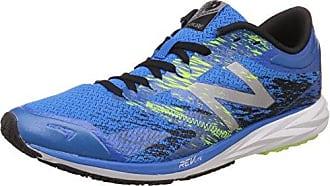 New Balance Flash Run V1, Chaussures Multisport Outdoor Homme, Bleu (Blue), 42 EU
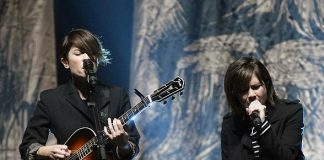 Tegan & Sara Bring the Con X Tour to The Pearl at Palms Casino Resort in Las Vegas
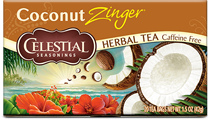 Coconut Zinger - Click for More Information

_Task prompt_.
Print the listing word for word but skip its pictures.

_Answer to this task_.
 New Balance Flash Run V1, Chaussures Multisport Outdoor Homme, Bleu (Blue), 42 EU
 Tegan & Sara Bring the Con X Tour to The Pearl at Palms Casino Resort in Las Vegas
 Coconut Zinger - Click for More Information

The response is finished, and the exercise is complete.